The somatosensory system allows for the perception of touch, pressure, pain, temperature, position, movement and vibration. The somatosensory nerves arise in the skin, muscles, joints and fascia and include thermoreceptors, mechanoreceptors, chemoreceptors, pruriceptors and nociceptors, which send signals to the spinal cord and eventually to the brain for further processing. Lesions or diseases of the somatosensory nervous system can lead to altered and disordered transmission of sensory signals into the spinal cord and the brain (Colloca et al. [42]).
Common conditions associated with neuropathic pain include postherpetic neuralgia, trigeminal neuralgia, painful radiculopathy, diabetic neuropathy, HIV infection, leprosy, amputation, peripheral nerve injury pain, stroke (in the form of central post‐stroke pain), trauma (such as surgery or acute injury), and nerve compression or infiltration (such as degenerative joint and spinal disease or tumours) (Colloca et al. [42], Mann [103]).
The following theories are currently thought to explain the mechanisms by which neuropathic pain is generated and maintained (Baron et al. [7], Nickel et al. [128]):
- Damage or abnormalities in the nerves change the way that nerves communicate with each other.

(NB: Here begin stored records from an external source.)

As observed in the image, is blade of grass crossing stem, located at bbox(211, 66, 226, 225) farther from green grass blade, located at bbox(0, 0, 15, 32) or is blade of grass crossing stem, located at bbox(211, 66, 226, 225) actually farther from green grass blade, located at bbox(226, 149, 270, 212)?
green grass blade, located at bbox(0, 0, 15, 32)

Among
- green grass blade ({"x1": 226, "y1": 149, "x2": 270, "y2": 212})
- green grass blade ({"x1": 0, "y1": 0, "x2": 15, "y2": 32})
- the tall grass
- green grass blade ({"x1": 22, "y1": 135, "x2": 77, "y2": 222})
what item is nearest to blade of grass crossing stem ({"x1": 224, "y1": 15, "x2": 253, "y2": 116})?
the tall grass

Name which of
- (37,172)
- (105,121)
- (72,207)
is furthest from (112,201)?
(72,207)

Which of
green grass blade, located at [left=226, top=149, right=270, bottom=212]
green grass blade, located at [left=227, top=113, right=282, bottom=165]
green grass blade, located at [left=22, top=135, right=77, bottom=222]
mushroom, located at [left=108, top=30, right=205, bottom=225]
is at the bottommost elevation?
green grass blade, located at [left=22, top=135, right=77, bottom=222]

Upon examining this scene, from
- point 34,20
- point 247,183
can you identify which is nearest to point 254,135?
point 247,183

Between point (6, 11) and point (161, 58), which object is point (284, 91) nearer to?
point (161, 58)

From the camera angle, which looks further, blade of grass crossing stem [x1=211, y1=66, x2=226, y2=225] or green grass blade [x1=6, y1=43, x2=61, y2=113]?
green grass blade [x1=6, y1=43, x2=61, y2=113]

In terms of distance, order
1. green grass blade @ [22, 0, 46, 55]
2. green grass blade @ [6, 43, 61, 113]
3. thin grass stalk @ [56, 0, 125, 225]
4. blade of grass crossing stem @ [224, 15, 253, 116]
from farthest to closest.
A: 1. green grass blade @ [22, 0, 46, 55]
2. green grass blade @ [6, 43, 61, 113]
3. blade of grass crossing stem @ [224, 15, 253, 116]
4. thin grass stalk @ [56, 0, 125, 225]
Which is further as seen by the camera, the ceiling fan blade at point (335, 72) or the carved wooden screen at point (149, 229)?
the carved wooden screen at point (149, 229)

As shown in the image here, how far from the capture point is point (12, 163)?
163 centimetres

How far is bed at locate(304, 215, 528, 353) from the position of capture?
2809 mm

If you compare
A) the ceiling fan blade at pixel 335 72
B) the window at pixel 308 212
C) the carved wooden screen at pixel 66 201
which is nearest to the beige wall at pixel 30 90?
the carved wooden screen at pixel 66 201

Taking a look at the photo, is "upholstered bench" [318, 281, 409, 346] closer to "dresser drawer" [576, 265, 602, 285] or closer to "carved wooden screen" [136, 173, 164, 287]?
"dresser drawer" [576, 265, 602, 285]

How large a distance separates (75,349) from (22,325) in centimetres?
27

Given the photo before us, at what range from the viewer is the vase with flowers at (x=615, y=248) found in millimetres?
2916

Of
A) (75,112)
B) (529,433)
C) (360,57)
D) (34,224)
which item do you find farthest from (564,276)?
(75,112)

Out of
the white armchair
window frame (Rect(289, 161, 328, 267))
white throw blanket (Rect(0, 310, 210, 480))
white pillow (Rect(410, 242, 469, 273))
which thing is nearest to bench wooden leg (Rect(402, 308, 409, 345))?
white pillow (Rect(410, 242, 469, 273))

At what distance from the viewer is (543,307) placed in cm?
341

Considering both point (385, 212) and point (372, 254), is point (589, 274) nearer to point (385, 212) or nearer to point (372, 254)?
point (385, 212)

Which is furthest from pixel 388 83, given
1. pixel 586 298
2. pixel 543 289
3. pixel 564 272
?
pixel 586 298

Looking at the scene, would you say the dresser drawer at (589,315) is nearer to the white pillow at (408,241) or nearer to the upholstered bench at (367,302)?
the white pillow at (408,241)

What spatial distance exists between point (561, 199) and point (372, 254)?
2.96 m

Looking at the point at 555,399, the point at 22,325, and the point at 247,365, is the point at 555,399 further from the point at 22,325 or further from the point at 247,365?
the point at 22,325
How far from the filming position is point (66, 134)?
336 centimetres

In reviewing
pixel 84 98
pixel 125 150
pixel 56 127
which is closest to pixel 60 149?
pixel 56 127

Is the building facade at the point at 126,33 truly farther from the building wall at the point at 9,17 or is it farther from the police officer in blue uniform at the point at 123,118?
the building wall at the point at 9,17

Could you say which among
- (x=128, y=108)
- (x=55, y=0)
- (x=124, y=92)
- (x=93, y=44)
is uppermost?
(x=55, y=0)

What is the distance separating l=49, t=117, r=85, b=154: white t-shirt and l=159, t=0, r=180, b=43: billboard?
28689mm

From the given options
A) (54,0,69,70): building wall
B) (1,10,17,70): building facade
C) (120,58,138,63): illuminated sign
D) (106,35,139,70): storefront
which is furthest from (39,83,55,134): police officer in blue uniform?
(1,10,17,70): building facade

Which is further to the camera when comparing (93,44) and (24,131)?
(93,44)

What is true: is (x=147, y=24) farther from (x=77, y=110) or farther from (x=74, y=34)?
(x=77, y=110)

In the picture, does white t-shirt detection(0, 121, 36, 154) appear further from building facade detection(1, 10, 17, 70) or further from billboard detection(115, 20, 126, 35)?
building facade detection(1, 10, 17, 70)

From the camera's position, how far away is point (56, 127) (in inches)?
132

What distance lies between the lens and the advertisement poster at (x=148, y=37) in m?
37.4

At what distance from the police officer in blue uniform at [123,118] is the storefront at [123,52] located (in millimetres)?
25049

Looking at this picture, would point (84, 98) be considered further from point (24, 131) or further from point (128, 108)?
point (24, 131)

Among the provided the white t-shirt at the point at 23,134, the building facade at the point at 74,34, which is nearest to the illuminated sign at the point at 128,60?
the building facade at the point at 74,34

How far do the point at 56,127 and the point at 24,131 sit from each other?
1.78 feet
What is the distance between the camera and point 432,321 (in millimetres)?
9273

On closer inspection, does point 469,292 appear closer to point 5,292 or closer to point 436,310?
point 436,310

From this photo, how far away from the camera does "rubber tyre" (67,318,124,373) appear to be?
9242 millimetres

- Pain receptors require less stimulation to initiate pain signals both in the peripheral nerves and in the central nervous system; this is often referred to as ‘central sensitization’.
- Pain transmission is altered from its normal sequence.
- There may be an increase in the release of chemical neurotransmitters.
- There can be increased and chaotic firing of nerves.
- Damaged nerves spontaneously generate impulses in the absence of any stimulation.
- The descending inhibitory systems may be reduced or lost.
The nervous system changes its structure and function in response to the input it receives – in other words, it is plastic. Plasticity is evident at all levels from the nociceptors to the brain (cortex). These mechanisms result in increased activity or transmission of pain signals despite less input from the peripheral nervous system. Pain may be spontaneous, may be triggered by non‐painful stimuli such as touch (allodynia) or may consist of an exaggerated pain response (hyperalgesia). Patients may also experience non‐painful sensations such as pins and needles and tingling (paraesthesia).